[Start of Attachment]

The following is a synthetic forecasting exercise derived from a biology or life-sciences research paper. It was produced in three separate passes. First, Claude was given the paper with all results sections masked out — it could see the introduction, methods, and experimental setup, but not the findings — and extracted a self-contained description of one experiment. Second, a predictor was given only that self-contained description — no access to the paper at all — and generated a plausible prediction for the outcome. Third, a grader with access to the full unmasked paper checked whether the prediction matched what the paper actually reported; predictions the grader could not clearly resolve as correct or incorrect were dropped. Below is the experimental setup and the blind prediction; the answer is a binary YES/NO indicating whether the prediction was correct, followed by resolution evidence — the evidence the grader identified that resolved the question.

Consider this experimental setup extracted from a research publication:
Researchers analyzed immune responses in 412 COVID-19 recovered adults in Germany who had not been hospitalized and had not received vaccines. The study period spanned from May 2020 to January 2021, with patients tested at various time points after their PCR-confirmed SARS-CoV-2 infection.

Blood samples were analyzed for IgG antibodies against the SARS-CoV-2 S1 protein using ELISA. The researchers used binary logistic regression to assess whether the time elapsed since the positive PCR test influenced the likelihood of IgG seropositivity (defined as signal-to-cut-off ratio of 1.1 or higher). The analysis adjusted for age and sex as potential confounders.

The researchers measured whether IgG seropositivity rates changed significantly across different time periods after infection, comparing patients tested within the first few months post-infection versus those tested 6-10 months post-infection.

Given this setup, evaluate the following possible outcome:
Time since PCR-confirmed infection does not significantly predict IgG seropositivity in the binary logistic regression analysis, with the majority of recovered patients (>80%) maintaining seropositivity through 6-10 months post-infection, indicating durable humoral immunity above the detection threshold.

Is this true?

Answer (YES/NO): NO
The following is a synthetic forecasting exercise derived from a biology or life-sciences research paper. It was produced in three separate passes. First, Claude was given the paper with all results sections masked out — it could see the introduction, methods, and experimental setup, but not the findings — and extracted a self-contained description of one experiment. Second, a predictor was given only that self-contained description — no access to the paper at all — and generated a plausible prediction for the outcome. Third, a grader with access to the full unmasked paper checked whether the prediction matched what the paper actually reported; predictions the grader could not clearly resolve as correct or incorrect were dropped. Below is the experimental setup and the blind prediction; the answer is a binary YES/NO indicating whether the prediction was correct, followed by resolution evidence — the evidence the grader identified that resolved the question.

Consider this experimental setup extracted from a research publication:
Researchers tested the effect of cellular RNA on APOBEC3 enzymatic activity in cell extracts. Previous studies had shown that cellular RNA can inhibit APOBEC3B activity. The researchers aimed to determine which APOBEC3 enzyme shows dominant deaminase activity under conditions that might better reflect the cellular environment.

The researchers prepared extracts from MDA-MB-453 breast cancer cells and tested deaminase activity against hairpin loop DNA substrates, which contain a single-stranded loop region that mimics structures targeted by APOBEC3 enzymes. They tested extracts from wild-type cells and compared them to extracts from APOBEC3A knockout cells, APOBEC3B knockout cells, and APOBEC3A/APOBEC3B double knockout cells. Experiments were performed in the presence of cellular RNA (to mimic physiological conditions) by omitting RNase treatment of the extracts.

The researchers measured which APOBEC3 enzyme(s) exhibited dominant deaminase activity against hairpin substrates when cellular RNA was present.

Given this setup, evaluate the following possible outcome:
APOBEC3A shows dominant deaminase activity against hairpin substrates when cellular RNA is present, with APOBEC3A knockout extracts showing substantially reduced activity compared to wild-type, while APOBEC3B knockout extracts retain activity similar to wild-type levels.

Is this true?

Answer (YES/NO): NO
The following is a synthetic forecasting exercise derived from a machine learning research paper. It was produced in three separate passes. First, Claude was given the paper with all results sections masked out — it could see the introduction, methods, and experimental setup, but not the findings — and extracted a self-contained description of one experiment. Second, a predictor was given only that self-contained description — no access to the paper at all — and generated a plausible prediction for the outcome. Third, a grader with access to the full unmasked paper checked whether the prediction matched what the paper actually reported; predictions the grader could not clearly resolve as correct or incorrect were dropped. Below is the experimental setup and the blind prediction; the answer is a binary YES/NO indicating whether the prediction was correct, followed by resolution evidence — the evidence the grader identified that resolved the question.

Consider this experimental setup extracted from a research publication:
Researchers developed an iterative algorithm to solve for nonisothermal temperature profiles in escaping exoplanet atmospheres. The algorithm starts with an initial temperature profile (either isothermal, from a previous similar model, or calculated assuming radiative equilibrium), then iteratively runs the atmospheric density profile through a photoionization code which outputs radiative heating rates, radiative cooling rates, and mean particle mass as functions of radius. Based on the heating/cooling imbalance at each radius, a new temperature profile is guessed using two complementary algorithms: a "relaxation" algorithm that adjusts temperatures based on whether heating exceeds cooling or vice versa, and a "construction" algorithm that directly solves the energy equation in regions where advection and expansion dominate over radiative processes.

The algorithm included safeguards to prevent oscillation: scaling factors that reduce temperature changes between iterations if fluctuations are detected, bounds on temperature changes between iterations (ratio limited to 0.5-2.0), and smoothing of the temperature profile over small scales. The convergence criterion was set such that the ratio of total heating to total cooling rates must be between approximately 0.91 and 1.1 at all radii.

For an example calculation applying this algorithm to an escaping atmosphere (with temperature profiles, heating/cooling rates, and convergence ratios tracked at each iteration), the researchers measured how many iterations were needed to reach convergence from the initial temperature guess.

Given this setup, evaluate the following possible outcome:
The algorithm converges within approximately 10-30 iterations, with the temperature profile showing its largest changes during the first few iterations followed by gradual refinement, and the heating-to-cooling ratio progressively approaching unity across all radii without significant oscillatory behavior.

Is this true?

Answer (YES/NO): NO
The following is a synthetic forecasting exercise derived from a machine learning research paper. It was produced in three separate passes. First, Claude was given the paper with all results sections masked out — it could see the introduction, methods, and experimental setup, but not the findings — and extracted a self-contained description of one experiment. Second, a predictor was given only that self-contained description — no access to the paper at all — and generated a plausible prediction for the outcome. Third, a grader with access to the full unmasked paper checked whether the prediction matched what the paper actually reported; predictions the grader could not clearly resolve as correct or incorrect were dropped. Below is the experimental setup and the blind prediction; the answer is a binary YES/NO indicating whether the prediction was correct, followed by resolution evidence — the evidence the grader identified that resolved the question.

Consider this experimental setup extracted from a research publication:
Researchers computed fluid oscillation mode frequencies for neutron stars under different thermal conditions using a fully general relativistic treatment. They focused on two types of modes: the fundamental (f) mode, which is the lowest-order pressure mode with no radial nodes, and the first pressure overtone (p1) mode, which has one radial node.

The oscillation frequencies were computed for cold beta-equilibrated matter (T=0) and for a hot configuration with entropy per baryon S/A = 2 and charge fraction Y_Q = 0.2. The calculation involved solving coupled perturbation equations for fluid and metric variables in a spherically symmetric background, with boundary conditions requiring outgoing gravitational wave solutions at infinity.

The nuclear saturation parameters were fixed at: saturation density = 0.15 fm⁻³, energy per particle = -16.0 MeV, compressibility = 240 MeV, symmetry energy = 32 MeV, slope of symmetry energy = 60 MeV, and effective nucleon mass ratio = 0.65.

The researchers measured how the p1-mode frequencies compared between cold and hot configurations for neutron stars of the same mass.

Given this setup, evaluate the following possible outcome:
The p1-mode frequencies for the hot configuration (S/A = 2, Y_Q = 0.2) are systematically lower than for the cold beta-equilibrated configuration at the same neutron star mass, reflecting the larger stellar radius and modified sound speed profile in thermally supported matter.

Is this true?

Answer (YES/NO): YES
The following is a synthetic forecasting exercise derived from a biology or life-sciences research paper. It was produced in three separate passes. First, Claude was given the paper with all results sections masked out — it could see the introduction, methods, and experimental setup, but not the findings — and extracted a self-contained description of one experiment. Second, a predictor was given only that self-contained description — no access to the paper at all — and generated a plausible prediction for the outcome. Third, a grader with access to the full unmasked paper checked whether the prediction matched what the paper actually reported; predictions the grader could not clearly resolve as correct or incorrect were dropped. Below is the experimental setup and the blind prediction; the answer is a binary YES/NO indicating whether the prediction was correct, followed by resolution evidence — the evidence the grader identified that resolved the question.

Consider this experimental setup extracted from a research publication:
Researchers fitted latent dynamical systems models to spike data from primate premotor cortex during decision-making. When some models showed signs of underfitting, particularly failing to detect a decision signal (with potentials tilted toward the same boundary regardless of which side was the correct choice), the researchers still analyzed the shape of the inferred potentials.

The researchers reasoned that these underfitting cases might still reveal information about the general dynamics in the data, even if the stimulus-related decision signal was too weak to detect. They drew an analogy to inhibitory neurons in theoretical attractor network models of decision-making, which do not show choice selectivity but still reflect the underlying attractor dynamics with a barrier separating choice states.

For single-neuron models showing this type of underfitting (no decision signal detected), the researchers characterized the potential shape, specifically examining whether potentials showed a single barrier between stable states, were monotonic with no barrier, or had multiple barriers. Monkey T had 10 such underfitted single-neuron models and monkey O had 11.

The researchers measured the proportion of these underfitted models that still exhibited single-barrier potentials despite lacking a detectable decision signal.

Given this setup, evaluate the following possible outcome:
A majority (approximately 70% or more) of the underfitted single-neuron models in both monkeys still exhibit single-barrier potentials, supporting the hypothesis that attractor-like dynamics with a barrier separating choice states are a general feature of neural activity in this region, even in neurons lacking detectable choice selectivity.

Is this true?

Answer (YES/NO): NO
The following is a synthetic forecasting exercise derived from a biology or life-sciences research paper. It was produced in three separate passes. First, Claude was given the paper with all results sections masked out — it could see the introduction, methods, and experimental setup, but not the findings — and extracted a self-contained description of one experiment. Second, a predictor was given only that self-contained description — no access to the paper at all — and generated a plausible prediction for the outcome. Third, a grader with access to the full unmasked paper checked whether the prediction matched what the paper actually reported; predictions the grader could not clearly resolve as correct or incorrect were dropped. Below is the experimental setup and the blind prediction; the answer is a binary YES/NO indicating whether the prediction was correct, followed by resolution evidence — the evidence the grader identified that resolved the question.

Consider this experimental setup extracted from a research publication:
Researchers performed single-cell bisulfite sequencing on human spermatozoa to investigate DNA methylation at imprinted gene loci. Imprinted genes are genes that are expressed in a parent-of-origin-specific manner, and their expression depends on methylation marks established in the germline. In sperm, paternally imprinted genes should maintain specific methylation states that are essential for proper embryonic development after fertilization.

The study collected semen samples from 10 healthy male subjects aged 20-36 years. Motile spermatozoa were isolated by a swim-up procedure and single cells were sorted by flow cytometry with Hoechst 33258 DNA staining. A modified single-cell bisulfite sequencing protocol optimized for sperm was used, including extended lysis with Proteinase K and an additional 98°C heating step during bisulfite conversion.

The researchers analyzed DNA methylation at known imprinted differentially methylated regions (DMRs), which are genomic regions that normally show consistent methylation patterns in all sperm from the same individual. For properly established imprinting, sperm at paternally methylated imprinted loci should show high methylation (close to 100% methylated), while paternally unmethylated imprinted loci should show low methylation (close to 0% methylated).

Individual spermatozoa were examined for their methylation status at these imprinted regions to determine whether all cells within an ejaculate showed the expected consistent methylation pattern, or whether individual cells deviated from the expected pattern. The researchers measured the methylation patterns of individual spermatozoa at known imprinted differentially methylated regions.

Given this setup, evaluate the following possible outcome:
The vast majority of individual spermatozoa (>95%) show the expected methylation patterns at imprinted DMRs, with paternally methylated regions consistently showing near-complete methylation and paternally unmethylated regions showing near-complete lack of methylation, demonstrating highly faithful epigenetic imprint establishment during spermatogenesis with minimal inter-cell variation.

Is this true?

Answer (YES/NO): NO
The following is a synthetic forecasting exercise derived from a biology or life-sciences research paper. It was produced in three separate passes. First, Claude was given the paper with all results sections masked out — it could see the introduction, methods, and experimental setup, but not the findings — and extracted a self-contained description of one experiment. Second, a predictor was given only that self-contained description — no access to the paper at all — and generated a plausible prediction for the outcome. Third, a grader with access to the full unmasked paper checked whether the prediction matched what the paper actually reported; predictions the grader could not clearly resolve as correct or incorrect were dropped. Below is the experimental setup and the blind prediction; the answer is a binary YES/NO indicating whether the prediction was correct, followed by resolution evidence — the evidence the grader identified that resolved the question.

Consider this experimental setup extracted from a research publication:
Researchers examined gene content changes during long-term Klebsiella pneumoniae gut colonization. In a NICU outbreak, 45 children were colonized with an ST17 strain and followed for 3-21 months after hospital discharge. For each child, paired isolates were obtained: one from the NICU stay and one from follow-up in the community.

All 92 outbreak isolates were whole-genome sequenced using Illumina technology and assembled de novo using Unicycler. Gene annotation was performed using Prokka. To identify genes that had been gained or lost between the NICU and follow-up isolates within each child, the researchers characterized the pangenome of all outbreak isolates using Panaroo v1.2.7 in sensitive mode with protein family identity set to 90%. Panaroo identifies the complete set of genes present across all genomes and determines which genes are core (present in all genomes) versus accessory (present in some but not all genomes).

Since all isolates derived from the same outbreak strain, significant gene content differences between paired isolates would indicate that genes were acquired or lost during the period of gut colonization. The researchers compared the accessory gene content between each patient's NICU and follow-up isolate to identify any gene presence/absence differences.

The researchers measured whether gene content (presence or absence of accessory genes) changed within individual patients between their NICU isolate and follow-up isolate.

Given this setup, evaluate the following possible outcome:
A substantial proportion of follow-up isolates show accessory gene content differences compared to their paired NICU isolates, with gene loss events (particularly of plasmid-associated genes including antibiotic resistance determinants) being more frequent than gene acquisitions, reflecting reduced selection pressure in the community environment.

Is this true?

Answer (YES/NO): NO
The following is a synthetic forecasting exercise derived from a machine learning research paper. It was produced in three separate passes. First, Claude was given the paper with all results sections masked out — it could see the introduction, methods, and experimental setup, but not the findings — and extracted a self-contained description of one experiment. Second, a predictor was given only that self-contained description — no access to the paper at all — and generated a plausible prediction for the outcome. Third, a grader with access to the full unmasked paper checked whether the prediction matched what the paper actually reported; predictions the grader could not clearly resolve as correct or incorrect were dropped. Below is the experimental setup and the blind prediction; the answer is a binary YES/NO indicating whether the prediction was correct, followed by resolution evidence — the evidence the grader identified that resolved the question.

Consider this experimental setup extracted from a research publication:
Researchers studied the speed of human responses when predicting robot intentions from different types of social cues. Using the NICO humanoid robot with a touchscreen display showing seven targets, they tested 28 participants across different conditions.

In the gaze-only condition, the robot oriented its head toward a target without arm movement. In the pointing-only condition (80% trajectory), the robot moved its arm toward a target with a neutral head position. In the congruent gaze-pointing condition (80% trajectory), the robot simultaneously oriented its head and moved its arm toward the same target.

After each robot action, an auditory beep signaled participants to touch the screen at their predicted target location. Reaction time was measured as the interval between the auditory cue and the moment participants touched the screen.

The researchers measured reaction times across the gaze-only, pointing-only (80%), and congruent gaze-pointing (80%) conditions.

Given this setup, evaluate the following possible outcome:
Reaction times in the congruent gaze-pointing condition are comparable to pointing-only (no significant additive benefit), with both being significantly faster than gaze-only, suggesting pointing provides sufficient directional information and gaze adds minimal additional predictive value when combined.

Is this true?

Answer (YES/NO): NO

[End of Attachment]

Collect the complete line wherever the string "lacking" appears in the records.

The researchers measured the proportion of these underfitted models that still exhibited single-barrier potentials despite lacking a detectable decision signal.
A majority (approximately 70% or more) of the underfitted single-neuron models in both monkeys still exhibit single-barrier potentials, supporting the hypothesis that attractor-like dynamics with a barrier separating choice states are a general feature of neural activity in this region, even in neurons lacking detectable choice selectivity.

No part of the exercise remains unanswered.